• Records provided:
◆ ◆ ◆ ◆ ◆ ◆ ◆

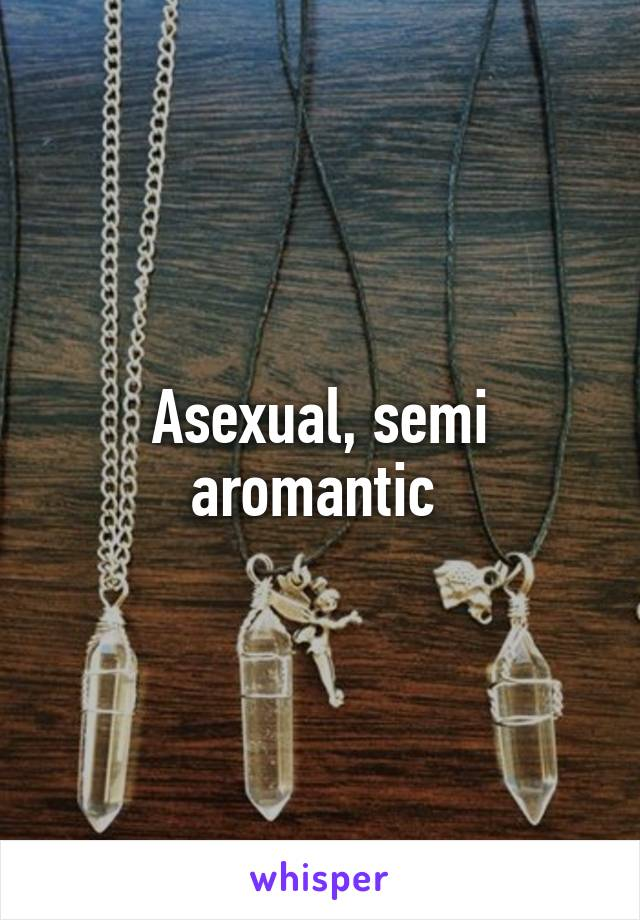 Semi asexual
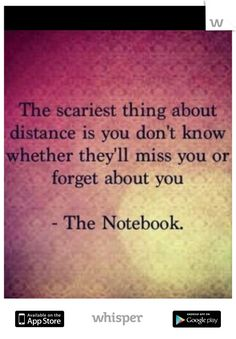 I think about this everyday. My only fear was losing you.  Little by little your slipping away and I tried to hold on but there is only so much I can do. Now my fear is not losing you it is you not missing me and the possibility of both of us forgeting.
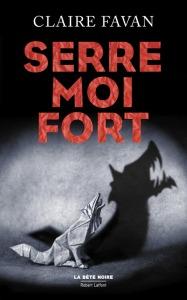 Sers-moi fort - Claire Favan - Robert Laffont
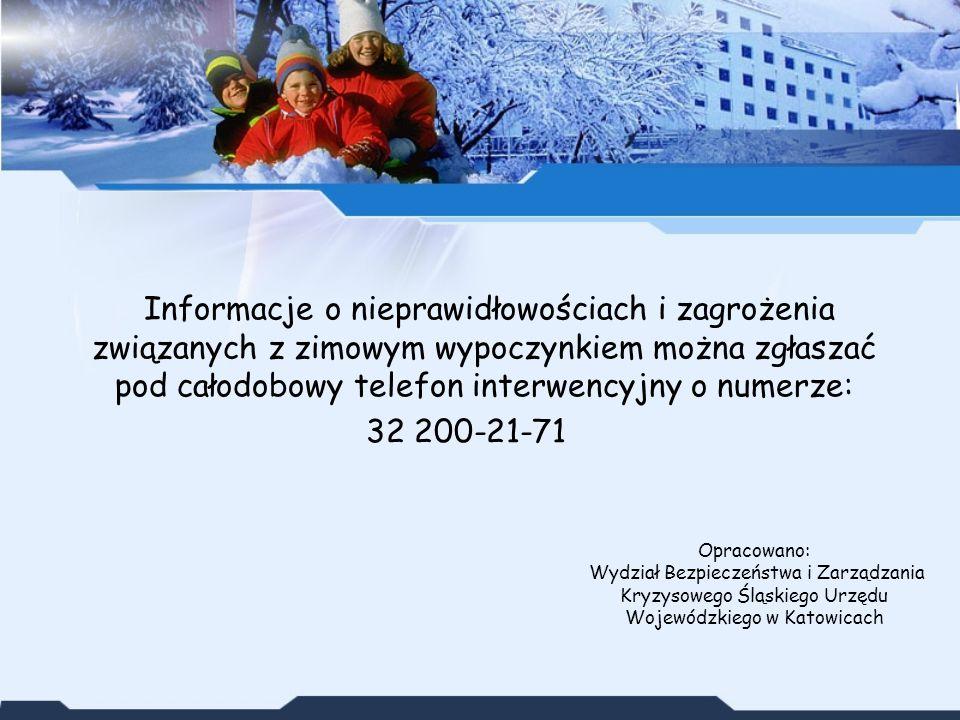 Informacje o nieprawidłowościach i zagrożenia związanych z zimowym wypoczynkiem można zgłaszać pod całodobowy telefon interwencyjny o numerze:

◆ ◆ ◆ ◆ ◆ ◆ ◆

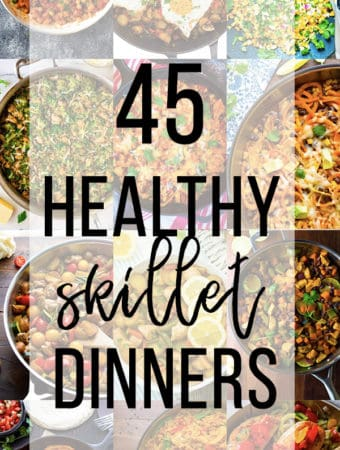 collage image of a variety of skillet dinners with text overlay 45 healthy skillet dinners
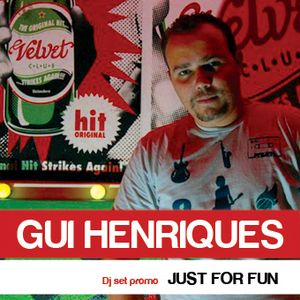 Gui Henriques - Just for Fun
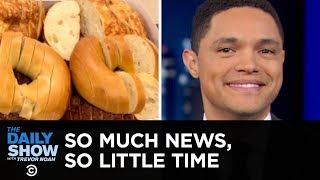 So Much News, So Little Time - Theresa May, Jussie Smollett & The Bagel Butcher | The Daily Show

◆ ◆ ◆ ◆ ◆ ◆ ◆

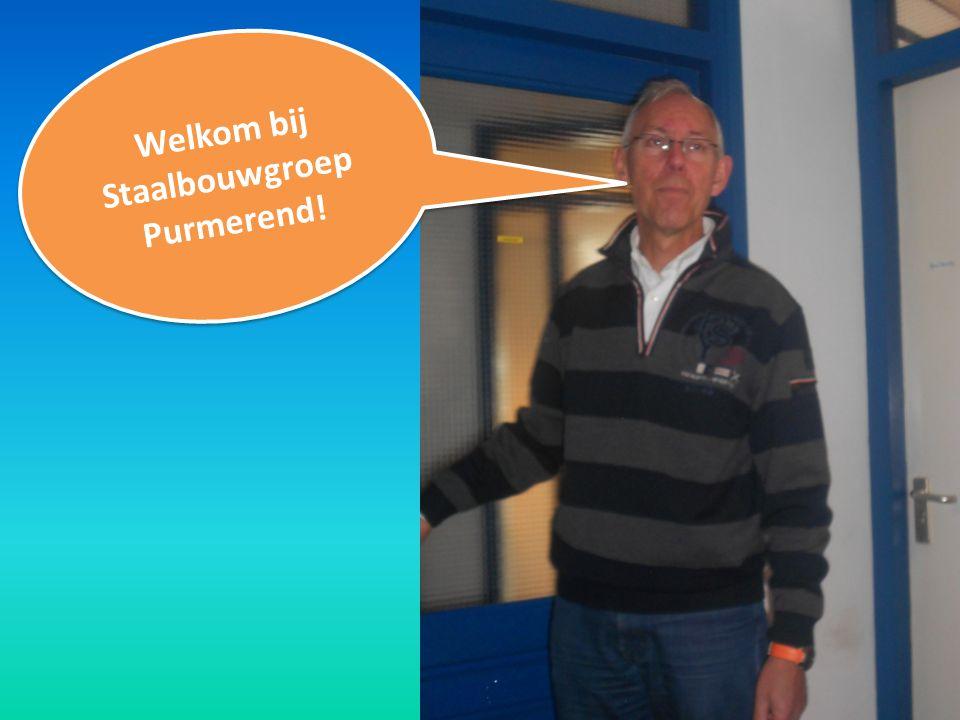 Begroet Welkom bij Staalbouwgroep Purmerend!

◆ ◆ ◆ ◆ ◆ ◆ ◆

• What the task asks: Every line above in the stretch from the one with "collage image of" through the one with "So Much News, So" is to be transcribed exactly, ends included. No picture is copied.

• Problem solution:
 collage image of a variety of skillet dinners with text overlay 45 healthy skillet dinners
 Gui Henriques - Just for Fun
 So Much News, So Little Time - Theresa May, Jussie Smollett & The Bagel Butcher | The Daily Show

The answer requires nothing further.